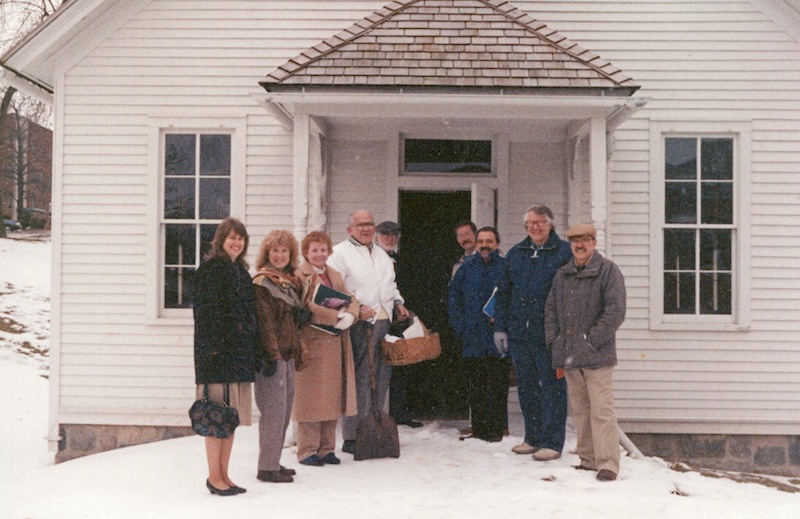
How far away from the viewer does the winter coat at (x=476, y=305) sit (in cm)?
730

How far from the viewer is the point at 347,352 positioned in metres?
6.63

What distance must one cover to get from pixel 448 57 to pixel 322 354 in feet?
10.5

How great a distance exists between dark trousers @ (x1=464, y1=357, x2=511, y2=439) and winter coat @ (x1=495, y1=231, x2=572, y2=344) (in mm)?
481

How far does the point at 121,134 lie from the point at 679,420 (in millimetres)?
7032

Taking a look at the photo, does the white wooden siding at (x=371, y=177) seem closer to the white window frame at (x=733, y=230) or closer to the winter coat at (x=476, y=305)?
the white window frame at (x=733, y=230)

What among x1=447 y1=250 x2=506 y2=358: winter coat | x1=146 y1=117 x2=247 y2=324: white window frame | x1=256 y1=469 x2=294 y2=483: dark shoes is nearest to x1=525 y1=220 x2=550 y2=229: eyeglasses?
x1=447 y1=250 x2=506 y2=358: winter coat

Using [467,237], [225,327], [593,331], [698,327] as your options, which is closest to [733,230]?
[698,327]

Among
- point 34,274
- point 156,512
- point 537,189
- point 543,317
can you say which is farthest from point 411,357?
point 34,274

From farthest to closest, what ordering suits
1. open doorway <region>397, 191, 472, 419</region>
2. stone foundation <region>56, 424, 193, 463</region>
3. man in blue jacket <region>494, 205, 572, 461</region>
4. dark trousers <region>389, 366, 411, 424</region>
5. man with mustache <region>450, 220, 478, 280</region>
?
stone foundation <region>56, 424, 193, 463</region> → open doorway <region>397, 191, 472, 419</region> → dark trousers <region>389, 366, 411, 424</region> → man with mustache <region>450, 220, 478, 280</region> → man in blue jacket <region>494, 205, 572, 461</region>

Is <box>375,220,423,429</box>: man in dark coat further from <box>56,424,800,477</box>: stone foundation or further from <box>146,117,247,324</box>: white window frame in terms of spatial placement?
<box>56,424,800,477</box>: stone foundation

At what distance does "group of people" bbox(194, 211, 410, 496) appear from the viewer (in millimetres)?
5539

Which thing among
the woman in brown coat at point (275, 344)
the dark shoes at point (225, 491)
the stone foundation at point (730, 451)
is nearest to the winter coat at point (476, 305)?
the woman in brown coat at point (275, 344)

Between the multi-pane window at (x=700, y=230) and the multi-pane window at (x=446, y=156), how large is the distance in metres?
2.08

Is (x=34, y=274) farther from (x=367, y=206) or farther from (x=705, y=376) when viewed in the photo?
(x=705, y=376)
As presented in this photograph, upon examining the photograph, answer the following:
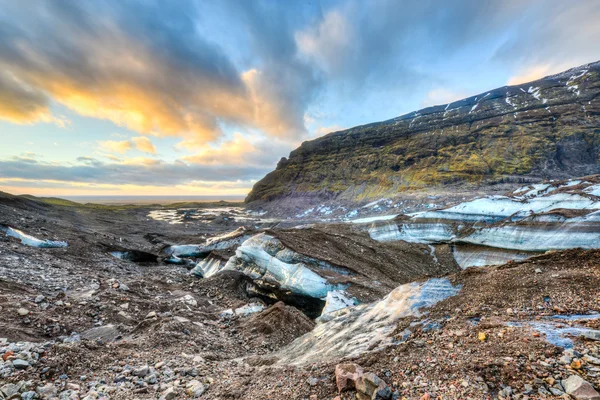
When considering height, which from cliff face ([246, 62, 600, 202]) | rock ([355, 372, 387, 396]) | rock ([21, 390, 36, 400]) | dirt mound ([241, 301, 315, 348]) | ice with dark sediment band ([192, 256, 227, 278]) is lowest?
ice with dark sediment band ([192, 256, 227, 278])

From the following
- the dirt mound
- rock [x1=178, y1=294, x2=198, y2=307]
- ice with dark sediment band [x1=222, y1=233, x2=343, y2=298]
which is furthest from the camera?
ice with dark sediment band [x1=222, y1=233, x2=343, y2=298]

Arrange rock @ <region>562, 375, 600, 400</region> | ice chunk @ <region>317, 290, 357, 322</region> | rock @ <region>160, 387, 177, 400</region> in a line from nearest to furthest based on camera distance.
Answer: rock @ <region>562, 375, 600, 400</region>
rock @ <region>160, 387, 177, 400</region>
ice chunk @ <region>317, 290, 357, 322</region>

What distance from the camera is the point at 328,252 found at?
1672cm

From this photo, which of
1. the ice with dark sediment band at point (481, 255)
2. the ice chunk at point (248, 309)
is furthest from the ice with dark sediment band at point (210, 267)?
the ice with dark sediment band at point (481, 255)

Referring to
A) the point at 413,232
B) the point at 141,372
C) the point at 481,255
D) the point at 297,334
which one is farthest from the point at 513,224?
the point at 141,372

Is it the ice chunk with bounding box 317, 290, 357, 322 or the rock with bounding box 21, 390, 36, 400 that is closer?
the rock with bounding box 21, 390, 36, 400

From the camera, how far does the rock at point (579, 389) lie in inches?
93.1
----
• [Goal]: Rewrite the lines from the one containing "Is it the ice" up to and including the last line of the records as a JSON list of strings, one string per line, leaving out blank lines.

• [Exercise solution]:
[
  "Is it the ice chunk with bounding box 317, 290, 357, 322 or the rock with bounding box 21, 390, 36, 400 that is closer?",
  "the rock with bounding box 21, 390, 36, 400",
  "From the camera, how far does the rock at point (579, 389) lie in inches?",
  "93.1"
]